To handle our expressions like “2¹⁰“, we define another expression, this time combining the expressions we already have. We’ll allow for our parser to handle integers with or without exponents:
raised_number = integer + pp.Optional(exponent, default=1)
We simply use the ‘+’ operator to show that these two expressions should occur one after the next. We wrap our exponent expression using the pyparsing Optional class, so that pyparsing won’t complain when parsing values that have no exponent. In the event that there is no exponent, we would still like a default value to be given. In this case, a logical default exponent if none is explicitly given is 1, since any number raised to 1 is just that same number.
Testing out our combined expression, shows that we are getting pretty close:
raised_number.runTests("""\
2¹⁰
10³
2³²
10⁰
10
""")
Gives
2¹⁰
[2, 10]
10³
[10, 3]
2³²
[2, 32]
10⁰
[10, 0]
10
[10, 1]
The last step will be to do the computation of the actual exponentiation operation. But now that we are used to using parse actions, a second one added to the raised_number expression does the job.
def raise_to_power(t):
return t[0]**t[1]
raised_number.addParseAction(raise_to_power)
raised_number.runTests("""\
2¹⁰
10³
2³²
10⁰
10
""")
Gives the desired results:
2¹⁰
[1024]
10³
[1000]
2³²
[4294967296]
10⁰
[1]
10
[10]
Note that raise_to_power() has no code in it to convert the tokens to ints. This is because the two expressions that make up a raised_number have each already converted their strings to ints, so the resulting parsed tokens are no longer just strings, but ints. Similarly, the code that performs conversion from superscript string to int has no exception handling in case of bad input. Why? Because the input has already been screened in the parser so that only valid superscript strings are sent to the parse action.
Here are some ideas for other expressions that this parser does not currently handle:
-1³
-1²
(4-5)³
(1/2)³
1/2¹⁰
2⁻¹⁰
6.02×10²³
Here is the full listing of code from this article:
# -*- coding: utf-8 -*-
import pyparsing as pp
def show_numeric_characters(digits):
for i in sorted(digits):
print(repr(i), ord(i), end=' ')
try:
print(int(i))
except ValueError:
print('-error-')
digits = "0123456789"
superscript_digits = "⁰¹²³⁴⁵⁶⁷⁸⁹"
show_numeric_characters(digits)
show_numeric_characters(superscript_digits)
# a pyparsing expression to parse an exponent of superscript digits
exponent = pp.Word(superscript_digits).setName("integer exponent")
exponent.runTests("""\
¹²³
¹⁰
10
""")
# pyparsing-provided expression to parse plain old integers
integer = pp.pyparsing_common.integer
# alternate form, which could handle a leading '-' sign
# integer = pp.Regex(r'-?\d+').addParseAction(lambda t: int(t[0]))
integer.runTests("""\
2
42
4294967296
""")
# function to convert superscript string to int
superscript_digits = "⁰¹²³⁴⁵⁶⁷⁸⁹"
super_int = dict((digit, value) for value, digit in enumerate(superscript_digits))
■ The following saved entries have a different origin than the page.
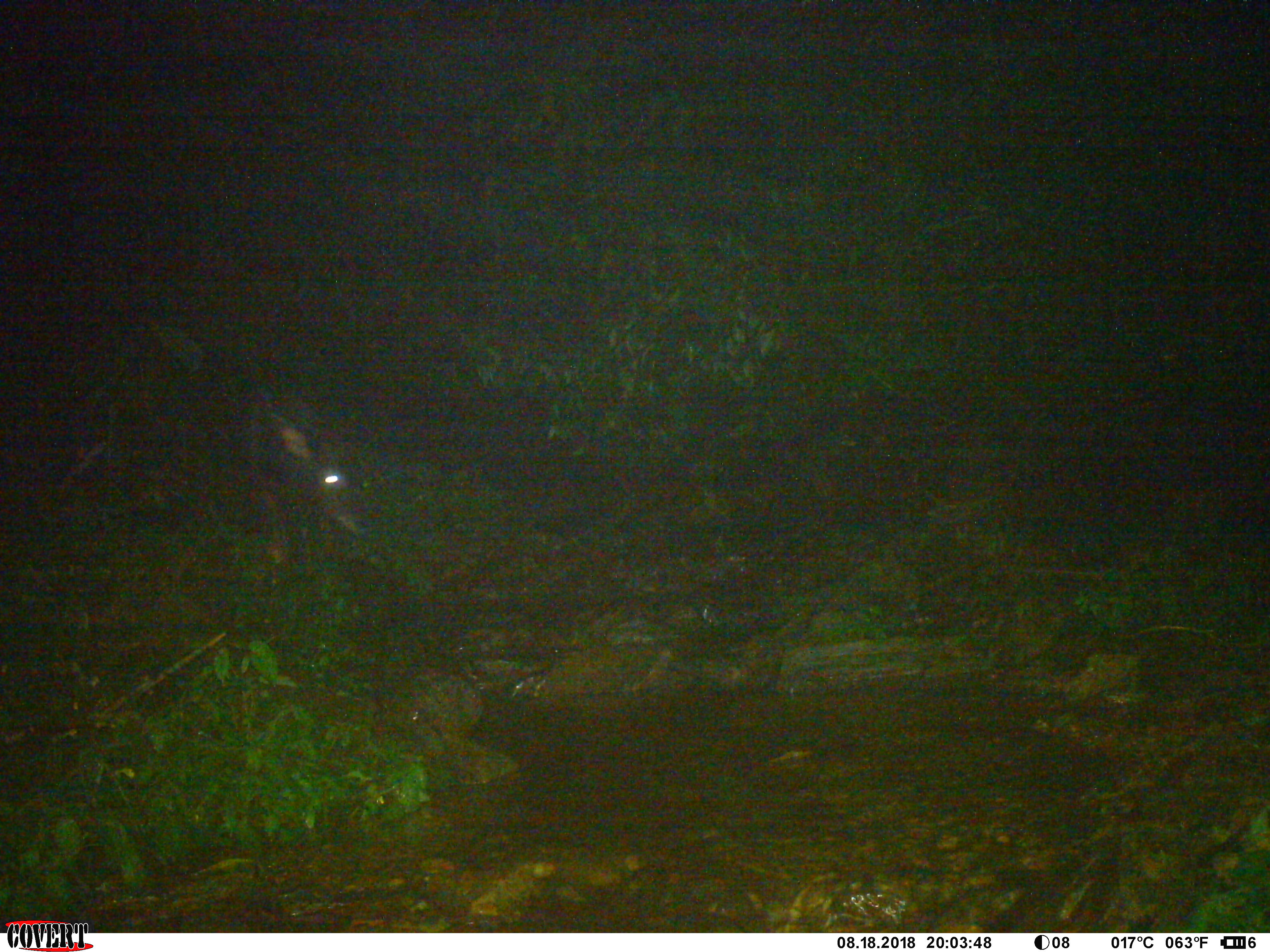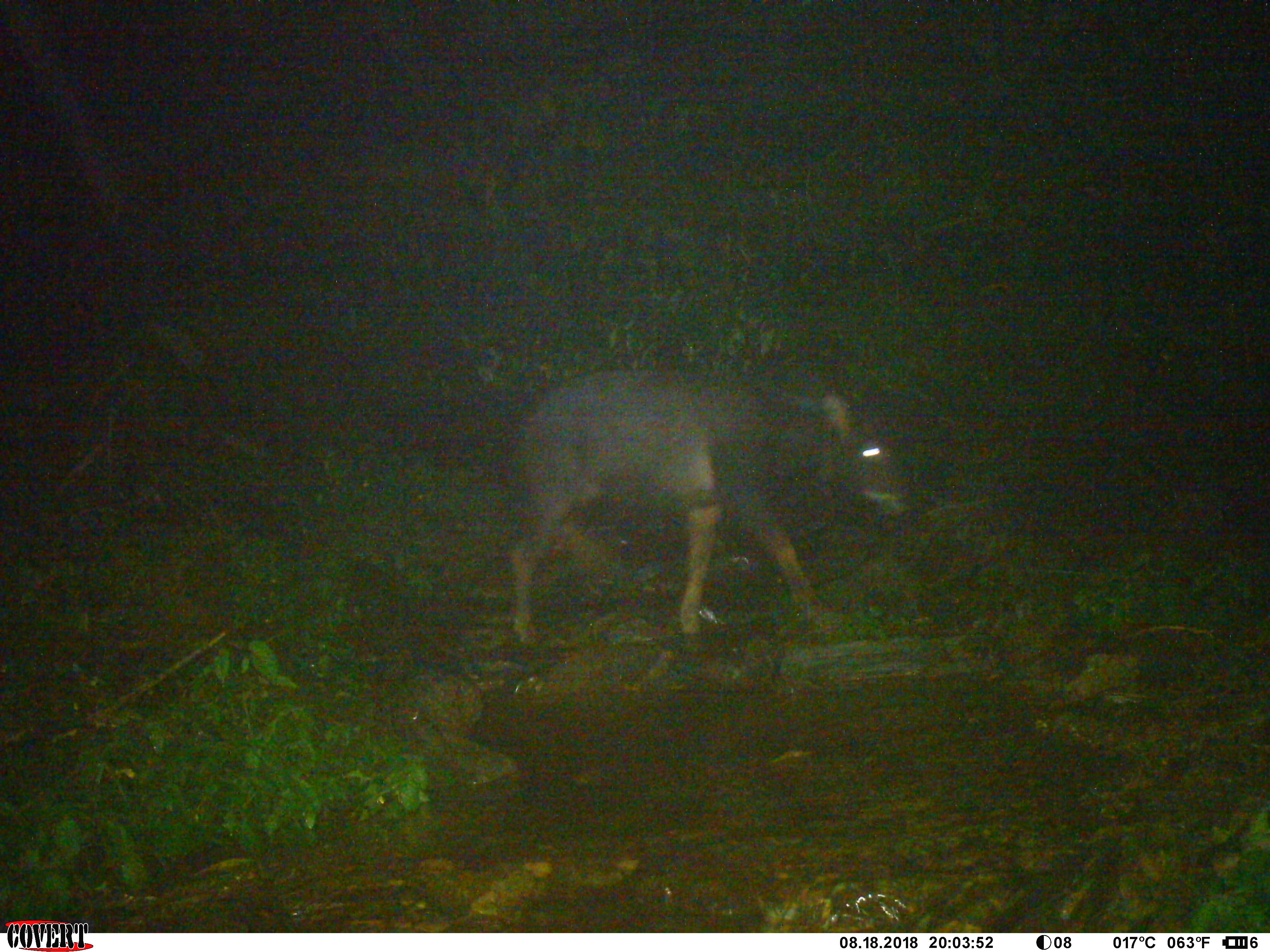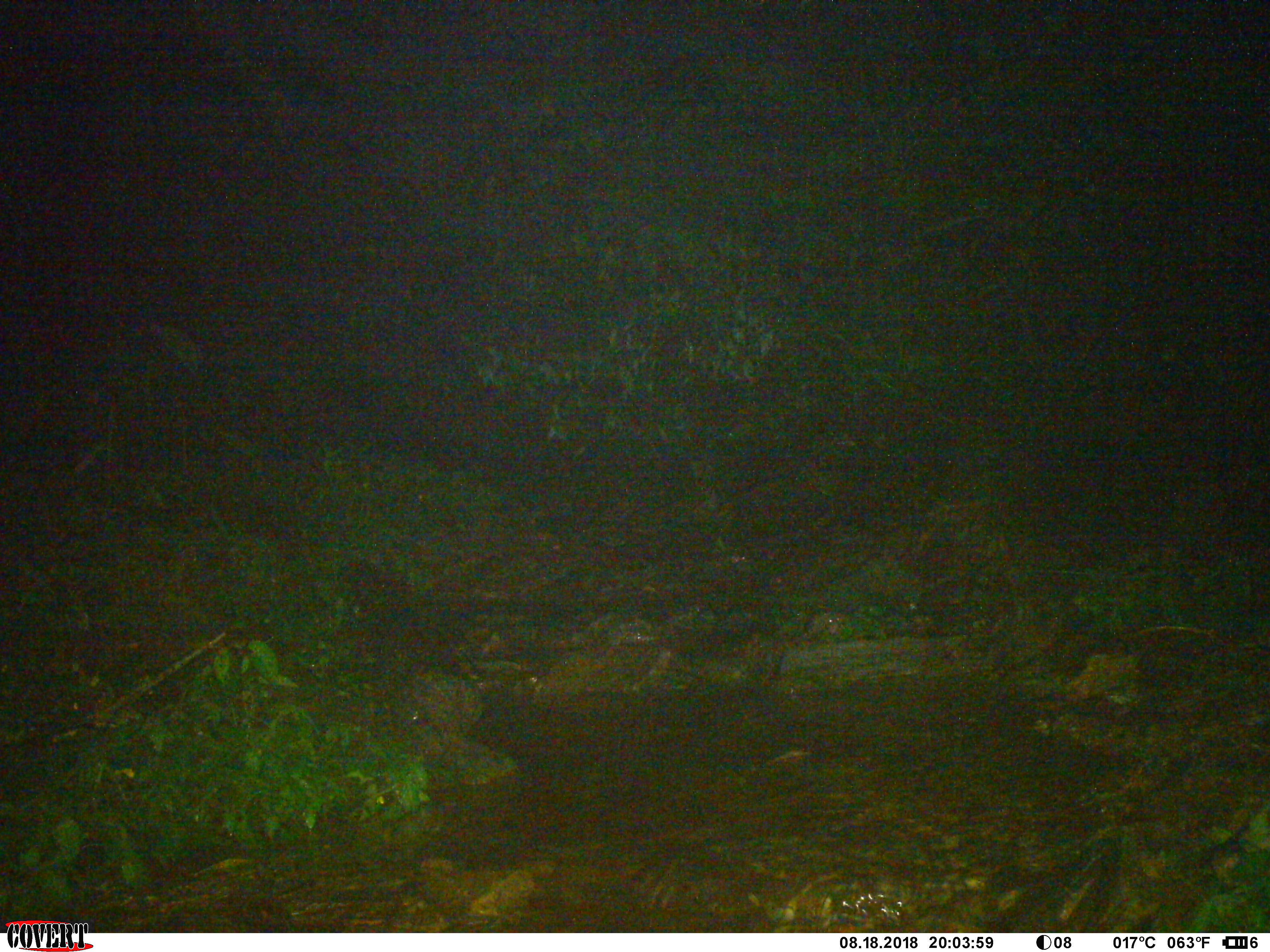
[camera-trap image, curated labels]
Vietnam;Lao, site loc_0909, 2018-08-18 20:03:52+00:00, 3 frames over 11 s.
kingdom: Animalia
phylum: Chordata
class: Mammalia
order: Artiodactyla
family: Bovidae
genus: Capricornis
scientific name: Capricornis sumatraensis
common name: chinese serow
Chinese serow (Capricornis sumatraensis). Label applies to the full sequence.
def super_to_decimal(superscript_str):
ret = 0
for chr in superscript_str:
ret = ret * 10 + super_int[chr]
return ret
# parse action to convert a string of superscript digits to an int
def convert_parsed_exponent(tokens):
return super_to_decimal(tokens[0])
exponent.addParseAction(convert_parsed_exponent)
exponent.runTests("""\
¹²³
¹⁰
10
""")
# define an expression to parse an integer optionally raised
# to an exponent power
raised_number = integer + pp.Optional(exponent, default=1)
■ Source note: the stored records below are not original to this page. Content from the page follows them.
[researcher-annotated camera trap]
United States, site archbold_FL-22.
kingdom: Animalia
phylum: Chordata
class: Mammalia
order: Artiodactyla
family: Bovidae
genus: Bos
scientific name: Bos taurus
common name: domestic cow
# add parse action to perform exponentiation
def raise_to_power(t):
return t[0]**t[1]
raised_number.addParseAction(raise_to_power)
# take it for a spin!
raised_number.runTests("""\
2¹⁰
10³
2³²
10⁰
10
""")
Pyparsing is available through PyPI using pip install. The home for pyparsing has recently moved to GitHub: https://github.com/pyparsing/pyparsing
UPDATE: The unicodedata module in Python’s standard library includes the digit() method, which will do the same job as our super_int_map, converting superscripts (and subscripts too!) to their corresponding int values. We still need to do the conversion in sup_to_int that handles multiple digit superscripts, though.